By Kim Palmer
AKRON, Ohio (Reuters) - Richard Beasley, a self-proclaimed street preacher accused of murdering men who answered a Craigslist ad for a non-existent job, preyed on people who were down on their luck, a prosecutor said at his trial on Monday.
In opening statements, special prosecutor Emily Pelphrey, of the Ohio Attorney General's office, called Beasley a "false prophet" who took advantage of his victims by giving them "a message of hope and change and a new start in life."
Beasley, 53, is charged with the murder of three men, two of whom were apparently lured by the Craigslist ad. If convicted, he faces the death penalty in the murders of David Pauley, 51, of Norfolk, Virginia; Ralph Geiger, 56, of Akron, Ohio; and Timothy Kern, 47, of Massillon, Ohio.
He is also charged with the attempted murder of Scott Davis, who answered the Craigslist ad and was shot in the arm while escaping after meeting Beasley and his teenage accomplice Brogan Rafferty.

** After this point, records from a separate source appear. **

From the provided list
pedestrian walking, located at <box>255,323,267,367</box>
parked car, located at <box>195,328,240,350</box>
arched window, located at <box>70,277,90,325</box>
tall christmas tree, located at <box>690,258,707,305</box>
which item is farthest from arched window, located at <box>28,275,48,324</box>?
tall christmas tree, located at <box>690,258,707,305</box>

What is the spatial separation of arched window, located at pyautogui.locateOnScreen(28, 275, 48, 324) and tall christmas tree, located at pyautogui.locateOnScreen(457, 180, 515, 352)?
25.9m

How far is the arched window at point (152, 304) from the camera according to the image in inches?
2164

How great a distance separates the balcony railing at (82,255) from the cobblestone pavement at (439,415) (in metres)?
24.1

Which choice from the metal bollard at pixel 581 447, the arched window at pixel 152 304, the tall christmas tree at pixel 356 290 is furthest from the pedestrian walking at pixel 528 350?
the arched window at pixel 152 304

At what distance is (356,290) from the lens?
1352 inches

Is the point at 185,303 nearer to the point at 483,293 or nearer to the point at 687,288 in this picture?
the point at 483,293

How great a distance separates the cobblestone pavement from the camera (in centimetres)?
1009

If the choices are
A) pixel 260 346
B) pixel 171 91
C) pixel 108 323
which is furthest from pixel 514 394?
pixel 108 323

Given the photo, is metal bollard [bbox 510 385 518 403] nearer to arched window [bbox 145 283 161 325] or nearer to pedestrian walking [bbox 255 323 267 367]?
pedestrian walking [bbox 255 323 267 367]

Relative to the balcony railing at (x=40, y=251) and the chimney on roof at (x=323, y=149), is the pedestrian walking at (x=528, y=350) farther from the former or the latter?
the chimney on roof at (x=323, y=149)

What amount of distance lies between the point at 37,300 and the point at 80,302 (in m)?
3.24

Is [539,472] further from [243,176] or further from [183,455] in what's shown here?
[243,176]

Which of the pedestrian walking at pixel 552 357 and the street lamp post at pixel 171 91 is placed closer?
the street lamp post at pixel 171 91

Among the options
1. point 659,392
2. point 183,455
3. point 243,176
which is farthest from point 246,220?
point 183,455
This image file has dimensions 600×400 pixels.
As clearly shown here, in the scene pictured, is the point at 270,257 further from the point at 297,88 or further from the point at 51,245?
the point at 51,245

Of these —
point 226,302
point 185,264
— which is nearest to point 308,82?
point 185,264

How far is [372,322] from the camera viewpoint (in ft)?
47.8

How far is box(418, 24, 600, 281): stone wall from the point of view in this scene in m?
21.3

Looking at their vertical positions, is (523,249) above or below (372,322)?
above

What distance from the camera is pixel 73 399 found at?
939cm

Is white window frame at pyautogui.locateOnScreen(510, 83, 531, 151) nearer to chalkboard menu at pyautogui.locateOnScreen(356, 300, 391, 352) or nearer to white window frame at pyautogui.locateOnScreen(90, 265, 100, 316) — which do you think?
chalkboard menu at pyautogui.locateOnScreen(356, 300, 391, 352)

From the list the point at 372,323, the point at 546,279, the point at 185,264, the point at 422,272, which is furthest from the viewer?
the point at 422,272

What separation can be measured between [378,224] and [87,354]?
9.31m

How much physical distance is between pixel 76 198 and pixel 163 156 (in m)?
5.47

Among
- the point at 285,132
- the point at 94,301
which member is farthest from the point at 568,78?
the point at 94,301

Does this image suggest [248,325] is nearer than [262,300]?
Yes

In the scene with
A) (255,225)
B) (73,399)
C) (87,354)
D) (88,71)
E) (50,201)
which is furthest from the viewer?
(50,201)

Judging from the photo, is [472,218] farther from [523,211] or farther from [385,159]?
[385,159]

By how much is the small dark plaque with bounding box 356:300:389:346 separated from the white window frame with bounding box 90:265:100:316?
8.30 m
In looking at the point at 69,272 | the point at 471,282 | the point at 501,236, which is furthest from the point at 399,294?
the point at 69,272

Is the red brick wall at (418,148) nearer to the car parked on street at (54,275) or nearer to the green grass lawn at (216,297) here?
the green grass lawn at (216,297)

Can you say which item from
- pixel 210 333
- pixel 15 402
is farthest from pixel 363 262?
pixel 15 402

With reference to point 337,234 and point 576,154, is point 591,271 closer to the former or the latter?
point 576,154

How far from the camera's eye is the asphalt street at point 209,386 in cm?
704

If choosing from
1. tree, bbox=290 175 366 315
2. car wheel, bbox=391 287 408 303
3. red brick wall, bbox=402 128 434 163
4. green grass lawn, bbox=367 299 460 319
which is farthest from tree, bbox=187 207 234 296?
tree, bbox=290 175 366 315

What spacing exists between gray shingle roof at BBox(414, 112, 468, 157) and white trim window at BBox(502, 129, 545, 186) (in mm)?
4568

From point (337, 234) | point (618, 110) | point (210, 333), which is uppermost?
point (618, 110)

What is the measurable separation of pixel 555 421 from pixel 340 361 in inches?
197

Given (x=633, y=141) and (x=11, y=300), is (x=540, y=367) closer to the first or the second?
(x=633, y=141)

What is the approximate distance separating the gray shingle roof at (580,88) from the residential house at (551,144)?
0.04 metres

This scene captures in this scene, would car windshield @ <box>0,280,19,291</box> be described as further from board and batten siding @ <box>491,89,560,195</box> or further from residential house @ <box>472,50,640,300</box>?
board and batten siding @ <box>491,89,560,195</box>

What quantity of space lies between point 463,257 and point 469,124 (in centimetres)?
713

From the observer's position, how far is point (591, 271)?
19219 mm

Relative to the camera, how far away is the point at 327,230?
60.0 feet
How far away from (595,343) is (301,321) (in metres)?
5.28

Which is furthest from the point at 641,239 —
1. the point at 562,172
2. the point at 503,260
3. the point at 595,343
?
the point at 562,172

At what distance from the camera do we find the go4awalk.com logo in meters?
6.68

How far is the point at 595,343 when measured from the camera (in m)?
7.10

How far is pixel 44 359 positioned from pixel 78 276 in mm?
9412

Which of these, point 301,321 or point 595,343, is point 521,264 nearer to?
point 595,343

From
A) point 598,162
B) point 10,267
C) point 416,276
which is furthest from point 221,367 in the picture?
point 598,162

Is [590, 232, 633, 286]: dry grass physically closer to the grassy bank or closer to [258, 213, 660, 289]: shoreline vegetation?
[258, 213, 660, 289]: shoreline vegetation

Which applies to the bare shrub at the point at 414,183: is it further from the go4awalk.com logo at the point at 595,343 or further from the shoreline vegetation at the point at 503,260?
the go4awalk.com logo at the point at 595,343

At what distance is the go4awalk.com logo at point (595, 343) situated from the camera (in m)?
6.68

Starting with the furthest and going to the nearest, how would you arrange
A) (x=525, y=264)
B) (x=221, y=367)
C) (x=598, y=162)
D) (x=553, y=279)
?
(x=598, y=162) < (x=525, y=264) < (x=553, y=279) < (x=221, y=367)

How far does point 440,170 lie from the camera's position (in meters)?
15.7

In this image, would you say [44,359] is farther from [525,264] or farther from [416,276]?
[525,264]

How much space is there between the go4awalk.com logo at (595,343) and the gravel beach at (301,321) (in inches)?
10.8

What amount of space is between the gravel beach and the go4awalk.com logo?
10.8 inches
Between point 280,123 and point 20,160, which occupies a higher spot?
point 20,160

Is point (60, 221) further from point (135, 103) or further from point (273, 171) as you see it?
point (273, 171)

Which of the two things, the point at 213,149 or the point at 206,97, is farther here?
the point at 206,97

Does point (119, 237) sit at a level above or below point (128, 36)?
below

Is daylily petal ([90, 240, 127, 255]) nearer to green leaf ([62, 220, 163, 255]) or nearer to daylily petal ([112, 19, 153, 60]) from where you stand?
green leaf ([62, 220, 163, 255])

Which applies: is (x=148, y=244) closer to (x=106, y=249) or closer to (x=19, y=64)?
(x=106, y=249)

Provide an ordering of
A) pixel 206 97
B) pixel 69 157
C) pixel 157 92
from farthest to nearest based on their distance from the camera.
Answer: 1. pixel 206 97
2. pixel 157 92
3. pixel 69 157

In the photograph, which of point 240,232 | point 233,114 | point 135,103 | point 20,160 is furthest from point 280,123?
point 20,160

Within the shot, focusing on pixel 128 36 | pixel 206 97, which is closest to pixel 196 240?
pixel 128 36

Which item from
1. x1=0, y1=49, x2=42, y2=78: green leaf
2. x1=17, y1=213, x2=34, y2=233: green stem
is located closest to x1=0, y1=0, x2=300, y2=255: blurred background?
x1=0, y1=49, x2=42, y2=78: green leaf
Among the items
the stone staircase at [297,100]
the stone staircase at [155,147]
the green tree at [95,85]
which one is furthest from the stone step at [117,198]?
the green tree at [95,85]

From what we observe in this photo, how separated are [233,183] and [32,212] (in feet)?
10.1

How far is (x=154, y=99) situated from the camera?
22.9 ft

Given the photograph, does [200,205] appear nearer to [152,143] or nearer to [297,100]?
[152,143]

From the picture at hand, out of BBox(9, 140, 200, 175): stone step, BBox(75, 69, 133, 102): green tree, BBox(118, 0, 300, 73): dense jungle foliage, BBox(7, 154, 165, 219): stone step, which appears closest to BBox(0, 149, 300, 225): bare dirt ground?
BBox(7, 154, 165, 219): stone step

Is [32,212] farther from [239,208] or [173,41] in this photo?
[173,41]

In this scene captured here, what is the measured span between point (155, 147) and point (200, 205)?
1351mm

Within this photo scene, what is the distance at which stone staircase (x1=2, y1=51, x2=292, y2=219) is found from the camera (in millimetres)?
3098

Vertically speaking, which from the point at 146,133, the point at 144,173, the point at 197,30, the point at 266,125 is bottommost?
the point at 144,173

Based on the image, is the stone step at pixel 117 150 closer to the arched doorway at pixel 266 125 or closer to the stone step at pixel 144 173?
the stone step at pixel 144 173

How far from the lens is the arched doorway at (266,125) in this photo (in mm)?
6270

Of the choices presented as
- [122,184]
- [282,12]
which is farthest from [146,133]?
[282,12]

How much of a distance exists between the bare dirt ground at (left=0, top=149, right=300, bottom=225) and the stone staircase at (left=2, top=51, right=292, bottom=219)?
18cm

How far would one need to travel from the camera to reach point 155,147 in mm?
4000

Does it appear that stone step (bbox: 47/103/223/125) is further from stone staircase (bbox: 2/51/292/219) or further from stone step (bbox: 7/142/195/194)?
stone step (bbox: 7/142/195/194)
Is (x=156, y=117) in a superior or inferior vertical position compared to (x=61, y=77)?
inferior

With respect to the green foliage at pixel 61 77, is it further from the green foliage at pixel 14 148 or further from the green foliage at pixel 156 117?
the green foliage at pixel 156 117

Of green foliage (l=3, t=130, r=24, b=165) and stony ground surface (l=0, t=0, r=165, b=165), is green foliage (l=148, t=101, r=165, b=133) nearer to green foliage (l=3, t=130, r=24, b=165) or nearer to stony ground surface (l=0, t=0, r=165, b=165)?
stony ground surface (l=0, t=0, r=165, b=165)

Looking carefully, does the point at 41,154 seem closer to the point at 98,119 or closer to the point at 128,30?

The 17-year-old Rafferty was tried as an adult and sentenced to life in prison without parole in November for his role in the deadly scheme. He was 16 years old at the time of the crimes and not eligible for the death penalty.
According to court records, prosecutors have subpoenaed Rafferty but his attorney will not confirm if he will testify.
Prosecutors said Beasley lured his first victim, Geiger, with the offer of a non-existent caretaker job on a 680-acre ranch in rural Ohio, killed him, stole his identity and even changed his appearance to look like Geiger.
Beasley then allegedly placed an ad on Craiglist, to attract other victims.
The attacks were among a series of incidents involving Craigslist and other social media in which people advertising goods for sale or responding to ads have been attacked and killed.
In 2009, a former medical student was accused of killing a masseuse he met through Craigslist. Last year, two men in Tennessee were accused of killing a man and a woman for "unfriending" the daughter of one of the suspects on Facebook.
Beasley, wearing a dark sport coat and sitting in a wheelchair, made frequent eye contact with jurors as his attorney described his client's life working as a machinist until he was forced to take low-paying jobs when he was badly injured in a car accident.
Burdon admitted Beasley was "not a saint," but said the killer was not Beasley but a member of an Ohio motorcycle club.
Burdon said that all the evidence against his client would be countered by witnesses under oath on the stand and, "not someone blathering to the media."
Monday's proceedings were attended by relatives of the victims. The trial continues on Tuesday. Davis, the surviving victim, is expected to be called sometime this week to testify.